Scholars and artists of relational aesthetics—the artistic practices that arise from human relations and their social context—widely celebrate artist Rirkrit Tiravanija, whose gallery installation of a fully functioning pad thai kitchen has provocatively and effectively blurred the boundaries between food, art, and their sites of production (Dohmen 2013). Closer to our study region, Amber Lincoln (2011, 2019, 2020) embraces the making and use of food, as much as the making and use of tools and wares, as a material practice. Lincoln reminds us that in the Bering Strait and throughout the hunting and herding cultures of the Arctic, the making of what is eaten (fish, plant, and animal parts), what is worn and otherwise utilized (hides, fur, gut skins, grass-woven items, tools, dishware), and what is destined to function as art (antler and ivory carvings, basketry, a wide range of mixed-media arts) often materializes from the same source. It is in fact common in Bering Strait communities for food items and art objects to share an origin and be created and enjoyed in the same physical space. Here, we try to think beyond food and art (or culinary art and other kinds of art) as the adjacent domains of human activity, and rather ask, in the workings of food and culture, what do we stand to productively notice by letting the commensality along the Bering Food Bridge connect the anthropological and the artistic in our collaborative research.
Parties annexes
Acknowledgements
The authors would like to take the opportunity to honor the memory of Nadezhda Soudakova of Naukan, Provideniya, and Nome and of Mary-Ann Noongwook of Little Diomede and Savoonga. Together with other members of their trans-Beringian kin, Nadezhda and Mary-Ann made us feel like family and treated us as such. We are deeply thankful to all of our hosts and the food artists in the Bering Strait communities of Chukotka and Alaska for teaching us about creating beauty in life through the everyday practices of harvesting, preparing, and sharing local food. The ethnographic insight presented in this article has been gathered over the course of multiple research projects supported by the US National Science Foundation and the Urgent Anthropology Fellowship, co-facilitated by the UK Royal Anthropological Institute and the British Museum. We gratefully acknowledge University of Alaska Fairbanks and are especially indebted to Joan Welc-LePain and Crystal Mailloux at the Institute of Northern Engineering for their help in developing and managing our projects; Chukotka Science Support Group; colleagues and collaborators Amber Lincoln, Eduard Zdor, Gay Sheffield, and Alexei Dudarev; and mentors Sidney Mintz, Peter Schweitzer, David Koester, Erica Hill, and Anna Kerttula de Echave.
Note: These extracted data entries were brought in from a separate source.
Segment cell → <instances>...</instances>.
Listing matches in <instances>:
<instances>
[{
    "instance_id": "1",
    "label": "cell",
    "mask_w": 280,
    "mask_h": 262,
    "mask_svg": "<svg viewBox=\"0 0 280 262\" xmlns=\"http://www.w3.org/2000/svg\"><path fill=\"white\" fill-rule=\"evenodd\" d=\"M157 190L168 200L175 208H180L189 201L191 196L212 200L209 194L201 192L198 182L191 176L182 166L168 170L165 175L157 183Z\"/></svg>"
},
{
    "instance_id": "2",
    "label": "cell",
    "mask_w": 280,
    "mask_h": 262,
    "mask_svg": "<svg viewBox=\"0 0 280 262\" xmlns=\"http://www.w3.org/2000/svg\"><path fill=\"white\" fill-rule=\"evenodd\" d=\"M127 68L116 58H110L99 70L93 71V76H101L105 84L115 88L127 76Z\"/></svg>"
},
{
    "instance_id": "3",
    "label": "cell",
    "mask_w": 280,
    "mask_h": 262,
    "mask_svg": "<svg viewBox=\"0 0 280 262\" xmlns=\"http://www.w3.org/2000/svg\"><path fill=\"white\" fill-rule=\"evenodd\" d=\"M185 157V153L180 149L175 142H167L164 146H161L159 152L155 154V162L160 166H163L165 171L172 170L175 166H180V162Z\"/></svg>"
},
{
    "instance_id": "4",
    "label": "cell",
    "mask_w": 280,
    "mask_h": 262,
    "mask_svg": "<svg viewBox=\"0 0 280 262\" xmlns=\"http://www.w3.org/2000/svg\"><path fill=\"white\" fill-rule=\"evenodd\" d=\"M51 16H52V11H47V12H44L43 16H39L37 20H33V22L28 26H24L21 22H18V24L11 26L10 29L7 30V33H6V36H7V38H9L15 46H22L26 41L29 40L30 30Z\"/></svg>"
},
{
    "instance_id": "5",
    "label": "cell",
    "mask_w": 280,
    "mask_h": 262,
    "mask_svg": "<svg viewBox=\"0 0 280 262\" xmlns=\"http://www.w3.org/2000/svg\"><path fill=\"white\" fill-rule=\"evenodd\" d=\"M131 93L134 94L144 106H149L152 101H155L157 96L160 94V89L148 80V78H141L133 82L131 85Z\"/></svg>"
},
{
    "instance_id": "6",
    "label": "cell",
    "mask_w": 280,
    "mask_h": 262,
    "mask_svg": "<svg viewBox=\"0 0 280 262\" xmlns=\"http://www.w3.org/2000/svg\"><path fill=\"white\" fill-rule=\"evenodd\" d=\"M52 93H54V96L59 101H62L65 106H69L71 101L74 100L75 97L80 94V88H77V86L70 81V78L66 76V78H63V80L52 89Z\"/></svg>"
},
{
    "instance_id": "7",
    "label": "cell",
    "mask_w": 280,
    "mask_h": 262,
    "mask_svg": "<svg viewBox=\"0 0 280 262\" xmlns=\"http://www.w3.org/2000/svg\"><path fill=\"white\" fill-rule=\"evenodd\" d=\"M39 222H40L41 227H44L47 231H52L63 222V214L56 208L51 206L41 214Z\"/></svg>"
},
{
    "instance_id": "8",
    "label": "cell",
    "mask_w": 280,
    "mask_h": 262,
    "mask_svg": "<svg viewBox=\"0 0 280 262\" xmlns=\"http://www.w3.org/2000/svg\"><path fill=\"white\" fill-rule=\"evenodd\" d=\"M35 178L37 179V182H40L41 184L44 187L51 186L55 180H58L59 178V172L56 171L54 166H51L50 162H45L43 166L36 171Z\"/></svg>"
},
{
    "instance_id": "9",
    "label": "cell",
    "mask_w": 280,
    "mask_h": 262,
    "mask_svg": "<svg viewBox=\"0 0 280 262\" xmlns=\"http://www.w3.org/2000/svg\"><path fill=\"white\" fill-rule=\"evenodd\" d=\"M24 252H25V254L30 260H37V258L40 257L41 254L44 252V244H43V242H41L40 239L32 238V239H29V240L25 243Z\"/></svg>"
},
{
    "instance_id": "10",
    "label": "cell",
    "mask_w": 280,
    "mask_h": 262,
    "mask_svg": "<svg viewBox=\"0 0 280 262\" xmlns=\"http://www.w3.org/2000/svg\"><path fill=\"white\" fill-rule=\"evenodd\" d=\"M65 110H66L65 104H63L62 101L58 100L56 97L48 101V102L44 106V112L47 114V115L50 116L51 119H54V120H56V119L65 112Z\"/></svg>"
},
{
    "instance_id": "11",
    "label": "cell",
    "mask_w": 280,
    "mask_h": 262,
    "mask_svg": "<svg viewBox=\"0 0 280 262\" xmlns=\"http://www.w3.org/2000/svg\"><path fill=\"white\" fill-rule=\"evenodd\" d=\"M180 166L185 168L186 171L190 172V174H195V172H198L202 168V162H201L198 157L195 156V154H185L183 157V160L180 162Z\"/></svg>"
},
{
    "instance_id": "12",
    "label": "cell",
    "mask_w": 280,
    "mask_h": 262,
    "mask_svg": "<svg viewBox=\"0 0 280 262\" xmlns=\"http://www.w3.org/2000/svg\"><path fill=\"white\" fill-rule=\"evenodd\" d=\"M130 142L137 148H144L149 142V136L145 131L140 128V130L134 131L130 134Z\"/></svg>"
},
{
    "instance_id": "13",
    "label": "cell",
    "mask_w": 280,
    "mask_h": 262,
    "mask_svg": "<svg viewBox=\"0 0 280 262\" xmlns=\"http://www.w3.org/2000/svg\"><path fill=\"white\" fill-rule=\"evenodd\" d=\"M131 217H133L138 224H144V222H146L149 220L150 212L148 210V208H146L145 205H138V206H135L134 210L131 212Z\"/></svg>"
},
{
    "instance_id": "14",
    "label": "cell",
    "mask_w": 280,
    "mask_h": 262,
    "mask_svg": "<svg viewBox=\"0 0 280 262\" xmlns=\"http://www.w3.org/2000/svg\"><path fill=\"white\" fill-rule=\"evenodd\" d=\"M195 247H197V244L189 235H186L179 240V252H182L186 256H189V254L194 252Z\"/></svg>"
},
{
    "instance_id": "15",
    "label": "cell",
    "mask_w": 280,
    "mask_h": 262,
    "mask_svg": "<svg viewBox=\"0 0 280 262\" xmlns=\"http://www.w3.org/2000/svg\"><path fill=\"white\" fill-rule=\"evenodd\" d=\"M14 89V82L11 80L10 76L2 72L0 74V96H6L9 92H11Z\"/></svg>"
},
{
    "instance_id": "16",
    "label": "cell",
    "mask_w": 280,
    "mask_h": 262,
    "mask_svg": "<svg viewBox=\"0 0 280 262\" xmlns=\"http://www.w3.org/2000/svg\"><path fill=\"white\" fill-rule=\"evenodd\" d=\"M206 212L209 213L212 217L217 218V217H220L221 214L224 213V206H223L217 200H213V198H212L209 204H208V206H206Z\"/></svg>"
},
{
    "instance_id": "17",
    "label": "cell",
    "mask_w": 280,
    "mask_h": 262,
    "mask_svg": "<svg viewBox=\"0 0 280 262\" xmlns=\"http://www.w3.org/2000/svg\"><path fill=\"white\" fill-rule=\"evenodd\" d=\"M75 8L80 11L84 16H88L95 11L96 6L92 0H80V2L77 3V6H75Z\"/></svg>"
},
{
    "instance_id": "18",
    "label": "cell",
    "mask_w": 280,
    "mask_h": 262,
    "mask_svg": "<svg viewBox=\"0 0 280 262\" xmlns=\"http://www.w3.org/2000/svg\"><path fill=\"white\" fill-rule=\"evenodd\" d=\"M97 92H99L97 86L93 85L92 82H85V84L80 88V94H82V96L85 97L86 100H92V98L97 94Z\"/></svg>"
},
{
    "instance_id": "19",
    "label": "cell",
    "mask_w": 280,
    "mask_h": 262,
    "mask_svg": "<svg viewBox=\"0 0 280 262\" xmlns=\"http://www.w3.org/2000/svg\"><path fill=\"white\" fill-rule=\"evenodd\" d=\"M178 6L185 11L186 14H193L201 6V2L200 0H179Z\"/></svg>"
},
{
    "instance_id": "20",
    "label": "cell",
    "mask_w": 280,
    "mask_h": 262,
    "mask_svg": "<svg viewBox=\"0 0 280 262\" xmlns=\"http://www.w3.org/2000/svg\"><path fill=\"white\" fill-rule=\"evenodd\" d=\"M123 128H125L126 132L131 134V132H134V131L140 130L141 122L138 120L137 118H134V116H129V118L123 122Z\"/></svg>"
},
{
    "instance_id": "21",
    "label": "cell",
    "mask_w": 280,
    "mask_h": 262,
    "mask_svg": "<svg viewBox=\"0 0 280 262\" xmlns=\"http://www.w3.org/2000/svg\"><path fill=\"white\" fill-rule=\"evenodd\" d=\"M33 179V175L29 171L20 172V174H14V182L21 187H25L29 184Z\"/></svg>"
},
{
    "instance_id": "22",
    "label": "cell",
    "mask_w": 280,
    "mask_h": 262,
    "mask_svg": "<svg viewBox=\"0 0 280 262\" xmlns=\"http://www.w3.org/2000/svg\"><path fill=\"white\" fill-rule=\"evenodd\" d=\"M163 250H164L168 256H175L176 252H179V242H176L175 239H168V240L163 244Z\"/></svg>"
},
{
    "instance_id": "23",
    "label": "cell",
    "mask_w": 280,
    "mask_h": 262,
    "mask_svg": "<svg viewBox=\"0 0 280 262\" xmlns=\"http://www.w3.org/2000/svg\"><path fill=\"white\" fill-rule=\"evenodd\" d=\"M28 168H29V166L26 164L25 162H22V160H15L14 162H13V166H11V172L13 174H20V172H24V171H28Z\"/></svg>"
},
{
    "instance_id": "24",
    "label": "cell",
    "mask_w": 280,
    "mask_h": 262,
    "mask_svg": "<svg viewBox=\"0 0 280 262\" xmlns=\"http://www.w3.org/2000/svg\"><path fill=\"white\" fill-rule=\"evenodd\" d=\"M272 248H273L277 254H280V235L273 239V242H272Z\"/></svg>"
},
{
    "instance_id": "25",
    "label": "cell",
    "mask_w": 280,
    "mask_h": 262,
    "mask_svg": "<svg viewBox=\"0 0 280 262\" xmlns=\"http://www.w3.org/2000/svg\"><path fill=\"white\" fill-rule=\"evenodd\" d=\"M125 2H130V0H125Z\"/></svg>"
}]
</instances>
To the two colleagues who provided an anonymous peer review: your kind and constructive commentary helped a lot, thank you!
Researched and written long before, this article is being finalized for publication in May 2022, well into the third month of Russia’s invasion of Ukraine. Living daily in consternation and with great concern for our loved ones in the war zone, we deeply appreciate the support of all friends who stand with us in solidarity with the people of Ukraine. Спасибо! Слава Украине!